Canada’s economy unexpectedly lost 51,600 jobs, with wage gains slowing and Ontario recording its biggest employment drop in nearly a decade, removing any urgency for the central bank to accelerate rate hikes.
The nation’s largest province lost 80,100 jobs in August, all part-time, the biggest decline for Ontario since 2009. Nationally, the economy lost 92,000 part-time workers, though a 40,400 gain in full-time employment is one sign the labour market is firmer than the headline number suggests.
The data released Friday by Statistics Canada in Ottawa reversed strong employment gains made earlier this summer, including sharp increases in Ontario. But the overall picture is one of a labour market gearing down markedly from last year and an economy not at risk of overheating. That reinforces expectations the Bank of Canada will take a cautious approach to increasing borrowing costs.

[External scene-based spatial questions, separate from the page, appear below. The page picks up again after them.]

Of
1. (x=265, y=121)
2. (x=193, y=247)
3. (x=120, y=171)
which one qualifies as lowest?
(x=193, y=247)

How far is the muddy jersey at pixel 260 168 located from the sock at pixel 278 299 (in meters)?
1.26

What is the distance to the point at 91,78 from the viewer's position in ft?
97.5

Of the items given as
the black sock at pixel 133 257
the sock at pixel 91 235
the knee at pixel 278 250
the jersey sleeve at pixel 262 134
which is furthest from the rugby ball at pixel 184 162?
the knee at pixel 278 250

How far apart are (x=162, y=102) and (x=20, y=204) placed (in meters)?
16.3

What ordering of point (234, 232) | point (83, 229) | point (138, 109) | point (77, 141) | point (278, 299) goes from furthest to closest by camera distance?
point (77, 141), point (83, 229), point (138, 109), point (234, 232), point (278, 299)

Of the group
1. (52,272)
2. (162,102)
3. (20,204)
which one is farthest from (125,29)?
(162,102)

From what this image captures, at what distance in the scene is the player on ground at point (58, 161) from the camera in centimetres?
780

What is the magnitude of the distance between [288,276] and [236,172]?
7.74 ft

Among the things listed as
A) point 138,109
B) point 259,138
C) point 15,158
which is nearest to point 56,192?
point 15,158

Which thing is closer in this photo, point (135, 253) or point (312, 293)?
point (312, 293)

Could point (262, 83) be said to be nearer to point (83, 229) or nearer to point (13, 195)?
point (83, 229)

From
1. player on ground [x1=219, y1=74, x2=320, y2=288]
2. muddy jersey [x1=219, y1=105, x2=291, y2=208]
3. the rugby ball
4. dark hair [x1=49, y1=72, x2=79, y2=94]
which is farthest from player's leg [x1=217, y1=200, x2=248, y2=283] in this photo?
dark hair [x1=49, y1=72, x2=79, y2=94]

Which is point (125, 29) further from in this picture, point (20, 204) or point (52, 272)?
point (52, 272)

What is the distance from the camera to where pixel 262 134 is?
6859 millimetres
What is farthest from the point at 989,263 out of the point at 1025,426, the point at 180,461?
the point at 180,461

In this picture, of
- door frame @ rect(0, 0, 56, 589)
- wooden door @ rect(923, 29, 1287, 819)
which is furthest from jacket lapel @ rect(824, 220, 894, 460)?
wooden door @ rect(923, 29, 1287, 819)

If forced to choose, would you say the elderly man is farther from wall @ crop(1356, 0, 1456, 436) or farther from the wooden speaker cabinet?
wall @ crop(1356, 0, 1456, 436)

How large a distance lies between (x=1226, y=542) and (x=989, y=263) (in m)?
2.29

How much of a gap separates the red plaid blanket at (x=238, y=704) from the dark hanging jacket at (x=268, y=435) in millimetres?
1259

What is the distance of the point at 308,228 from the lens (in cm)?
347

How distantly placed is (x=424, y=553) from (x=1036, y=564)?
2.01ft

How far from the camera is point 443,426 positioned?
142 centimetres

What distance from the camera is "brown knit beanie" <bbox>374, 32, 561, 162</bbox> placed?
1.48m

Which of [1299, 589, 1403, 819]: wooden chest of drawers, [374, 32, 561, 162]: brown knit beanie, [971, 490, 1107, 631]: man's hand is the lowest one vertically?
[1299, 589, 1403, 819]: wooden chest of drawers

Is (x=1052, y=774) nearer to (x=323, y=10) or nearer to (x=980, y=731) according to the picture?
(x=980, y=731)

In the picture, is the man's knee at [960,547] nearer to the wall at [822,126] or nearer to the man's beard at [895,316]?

The jobs numbers are “consistent with a gradual rate hike path and really not a whole lot of urgency,” said Robert Kavcic, a senior economist at BMO Capital Markets.
The Canadian dollar slipped after the jobs report, down as much as 0.3 per cent to 75.8 US cents. The currency rose as much as 0.4 per cent Thursday after Bank of Canada Senior Deputy Governor Carolyn Wilkins said the central bank’s top officials debated this week whether to accelerate the pace of potential interest rate hikes, before finally choosing to stick to their current “gradual” path.
The Bank of Canada has raised interest rates four times since mid-2017 to keep inflation from moving permanently beyond its 2 per cent target, and indicated it will need to make additional hikes to keep price gains from accelerating because the economy is roughly at capacity.
So far in 2018, the economy has shed 14,600 jobs, but the number masks a 97,300 gain in full-time jobs. Part-time employment is down by 111,900 this year.
The net loss in August — which was the second largest monthly decline since the last recession — drove the unemployment rate to 6 per cent, from 5.8 per cent a month earlier, while wage gains decelerated to their slowest this year. However, the jobless rate still remains near four-decade lows.
Economists had expected a gain of 5,000 jobs and an unemployment rate of 5.9 per cent, according to the median estimate in a Bloomberg survey.
Other highlights:
• Wage gains for all workers slowed in August, with average hourly pay up 2.9 per cent from a year ago. That’s the slowest pace since December. Wage gains for permanent employees were down to 2.6 per cent, the slowest since October.
• Actual hours worked were up 1.6 per cent from a year ago, after an increase of 1.3 per cent in July, reflecting the increase in full-time workers.
• By industry, the decline was broad-based and included a loss of 16,400 jobs in construction and 22,100 in the professional services sector.